Invasion: Earth
- Box cover by William H. Keith
- Designers: Frank Chadwick; Marc W. Miller; John M. Astell;
- Illustrators: Paul R. Banner
- Publishers: Game Designers' Workshop
- Publication: 1981; 44 years ago
- Genres: Board wargame
- Series: Traveller boardgames

= Invasion: Earth (board game) =

1981 Science fiction tabletop wargame

Invasion: Earth The Final Battle of the Solomani Rim War is a 1981 board wargame published by Game Designers' Workshop (GDW). Invasion: Earth is the sixth Traveller boardgame published by GDW, and the first one released in a bookshelf box. It was republished in 2004 as part of Far Future Enterprises Traveller: The Classic Games, Games 1-6+.

==Reception==
William A. Barton reviewed Invasion: Earth in The Space Gamer No. 48. Barton commented that "Overall, for its merits as a two-player SF board game and for its direct applications to Traveller role-playing, I can recommend Invasion: Earth to all Traveller enthusiasts as well as all those who have enjoyed GDW's other fine SF games."

Andy Slack reviewed Invasion: Earth for White Dwarf #30, giving it an overall rating of 6 out of 10, and stated that "This game feels realistic. Unfortunately, I can't say I enjoyed it."

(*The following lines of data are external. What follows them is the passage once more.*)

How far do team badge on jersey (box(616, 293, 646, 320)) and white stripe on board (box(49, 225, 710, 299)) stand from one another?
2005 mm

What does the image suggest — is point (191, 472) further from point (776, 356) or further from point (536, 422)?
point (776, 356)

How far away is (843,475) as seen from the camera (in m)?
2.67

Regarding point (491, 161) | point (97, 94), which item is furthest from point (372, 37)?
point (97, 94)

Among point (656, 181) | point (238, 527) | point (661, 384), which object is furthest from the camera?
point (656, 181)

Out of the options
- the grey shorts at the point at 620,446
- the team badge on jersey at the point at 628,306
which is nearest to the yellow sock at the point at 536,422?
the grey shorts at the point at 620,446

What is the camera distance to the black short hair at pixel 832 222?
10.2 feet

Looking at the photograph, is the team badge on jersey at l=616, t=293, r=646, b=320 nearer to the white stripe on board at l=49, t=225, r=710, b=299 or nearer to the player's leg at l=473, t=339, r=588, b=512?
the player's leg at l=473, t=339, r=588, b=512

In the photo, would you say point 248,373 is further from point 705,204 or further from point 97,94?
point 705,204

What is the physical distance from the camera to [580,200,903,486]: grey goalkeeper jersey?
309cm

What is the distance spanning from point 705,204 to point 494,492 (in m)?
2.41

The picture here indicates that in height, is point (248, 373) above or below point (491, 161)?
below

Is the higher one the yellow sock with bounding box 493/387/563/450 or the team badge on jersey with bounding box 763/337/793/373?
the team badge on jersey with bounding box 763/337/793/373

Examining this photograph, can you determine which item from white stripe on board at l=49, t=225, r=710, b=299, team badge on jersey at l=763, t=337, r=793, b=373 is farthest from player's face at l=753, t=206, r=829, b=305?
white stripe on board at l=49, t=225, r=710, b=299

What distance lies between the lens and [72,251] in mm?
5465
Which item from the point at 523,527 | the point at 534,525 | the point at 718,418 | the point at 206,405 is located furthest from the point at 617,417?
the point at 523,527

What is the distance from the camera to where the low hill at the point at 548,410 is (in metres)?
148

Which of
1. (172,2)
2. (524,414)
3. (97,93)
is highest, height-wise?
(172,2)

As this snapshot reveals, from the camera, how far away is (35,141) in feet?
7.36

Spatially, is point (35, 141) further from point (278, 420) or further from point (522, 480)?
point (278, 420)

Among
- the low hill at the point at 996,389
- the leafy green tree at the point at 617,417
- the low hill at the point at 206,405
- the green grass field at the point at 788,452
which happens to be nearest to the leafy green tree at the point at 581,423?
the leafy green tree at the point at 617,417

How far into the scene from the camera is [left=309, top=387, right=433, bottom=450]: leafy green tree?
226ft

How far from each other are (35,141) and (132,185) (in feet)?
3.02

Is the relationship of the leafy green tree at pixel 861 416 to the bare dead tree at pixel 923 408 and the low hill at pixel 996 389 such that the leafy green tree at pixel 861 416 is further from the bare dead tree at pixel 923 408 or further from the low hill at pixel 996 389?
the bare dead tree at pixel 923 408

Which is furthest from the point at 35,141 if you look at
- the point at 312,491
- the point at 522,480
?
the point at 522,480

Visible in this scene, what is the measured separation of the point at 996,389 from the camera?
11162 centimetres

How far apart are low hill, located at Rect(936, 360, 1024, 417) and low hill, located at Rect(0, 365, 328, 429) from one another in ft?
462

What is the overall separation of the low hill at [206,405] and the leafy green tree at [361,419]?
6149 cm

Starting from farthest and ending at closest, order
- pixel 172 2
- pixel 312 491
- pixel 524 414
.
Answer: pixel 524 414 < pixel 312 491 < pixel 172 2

Tony Watson reviewed Invasion: Earth in Ares #14 and commented that "Invasion: Earth is an interesting, well-balanced game. The situation is tense, requiring some attention to strategy and tactics on both players' parts, and though the ground combat tends to drag a bit at times, the game mechanics are appropriate and well-considered."